3 minute read

Are you under the curse of vanity PR?

Would you like to see your name in flashing lights?

Most of us would take joy from seeing our names and businesses in the newspapers, spoken on the radio, typed up on newswires – quoted as an expert in our fields, or highlighting an impressive company achievement.

That’s something to show off, isn’t it?

However, the desire to have your name is big letters can often indicate that someone has fallen under the curse of vanity PR, when achieving media coverage is just to show off to your friends and colleagues and put up in an office. It is normal to want to celebrate your achievements, and there is nothing wrong with doing so. But how do we know when we have taken it a step too far? And how do we reign it back in?

Read our guide to PR for business schools

Attract your target market

People who are looking for vanity PR might hunt coverage for the fame as opposed to for their school or university. Some people need to be reminded that to be truly effective, PR efforts should be channelled into attracting your target market. Remember that this is what your goal is supposed to be – achieving coverage for the sake of your school, not for the sake of yourself, or what names you think are important.

For example, The Financial Times, Wall Street Journal and The Economist are excellent publications to be seen in – but the niche, specialist outlets that your potential students, corporate partners or faculty are reading are just as important! Although they might not look as good in a frame, these mentions are building credibility and exposure in the right places. For example, if you have an alumni with an amazing start-up in sustainability, they might be interested in speaking with journalists who have a greater focus on climate change or small businesses. These types of publications might be smaller, but are important because people who are interested in things such as start-ups or sustainability will be reading them – you will be reaching the right market. PR is best when being led by the bigger corporate picture.

While some big name hits might make a few stakeholders and the odd professor happy, are they really delivering something in line with the business school or university’s goals and objectives?

Working as a team

PR vanity can also lead people to view their job in a selfish way and focus on what is in it for themselves, causing them to lose sight of the bigger picture for a team or business school.

We forget how important the people around us are, how much they help us out and how they can actually assist us in achieving our goals. We might also forget how we, in turn, can help them, if we are too focused on trying to attain credit for ourselves. PR vanity can lead us to only wanting to do things for ourselves and alienating the people around us.
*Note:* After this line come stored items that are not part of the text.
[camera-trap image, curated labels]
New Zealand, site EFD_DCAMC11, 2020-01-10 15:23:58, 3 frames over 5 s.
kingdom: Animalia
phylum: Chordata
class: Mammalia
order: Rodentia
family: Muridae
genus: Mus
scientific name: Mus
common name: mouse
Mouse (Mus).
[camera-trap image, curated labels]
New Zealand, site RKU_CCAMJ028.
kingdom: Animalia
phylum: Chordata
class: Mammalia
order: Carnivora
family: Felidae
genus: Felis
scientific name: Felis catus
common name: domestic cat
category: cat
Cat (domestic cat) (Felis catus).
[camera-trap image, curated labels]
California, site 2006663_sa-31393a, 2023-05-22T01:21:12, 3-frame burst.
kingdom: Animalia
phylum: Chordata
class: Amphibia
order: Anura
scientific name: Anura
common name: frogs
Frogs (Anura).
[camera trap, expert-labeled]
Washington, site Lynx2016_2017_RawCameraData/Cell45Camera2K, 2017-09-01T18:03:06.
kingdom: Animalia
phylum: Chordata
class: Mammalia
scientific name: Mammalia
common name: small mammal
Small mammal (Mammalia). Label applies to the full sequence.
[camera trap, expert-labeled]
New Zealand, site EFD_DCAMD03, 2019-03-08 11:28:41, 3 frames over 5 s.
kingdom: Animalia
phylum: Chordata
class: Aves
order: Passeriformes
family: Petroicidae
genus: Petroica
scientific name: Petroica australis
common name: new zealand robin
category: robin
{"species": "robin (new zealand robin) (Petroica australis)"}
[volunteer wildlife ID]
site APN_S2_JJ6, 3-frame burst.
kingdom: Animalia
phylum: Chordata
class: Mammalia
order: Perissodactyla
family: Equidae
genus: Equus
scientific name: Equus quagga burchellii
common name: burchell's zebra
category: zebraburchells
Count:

That’s why it is important to remember that you are part of a team. Working together, listening to others, and reaching compromises makes up a big part of this and we need to remember that each individual win, big or small, helps build up a school or university’s reputation. Only trying to promote yourself won’t do much in building a strong school, and a strong school is the roots of your own work.

There needs to be a balance

By strategically securing a spread of media successes, you are providing the school, or Dean, with what they asked for. Whether coverage provokes resulting leads, enquiries, email sign-ups, quality website visits, or high calibre student applications, these are some of the important objectives that are effectively achieved through calculation and planning; it’s not all ego. It fits into the efforts of various teams to promote the institution in a deliberate and targeted manner. So it keeps people happy while hitting those marketing goals.

And it also means that you have done your job well. Trying to steer clear of vanity PR does not mean that you should not be proud of the work you are doing. In fact, the most important work is done by those behind the scenes, rather than those with their name in the headlines. You can still celebrate wins, big or small, or if you help your school to reach one of the targets they set out to achieve. As long as you have the right intentions and a good attitude, combined with hard work and achievement, you will be a successful.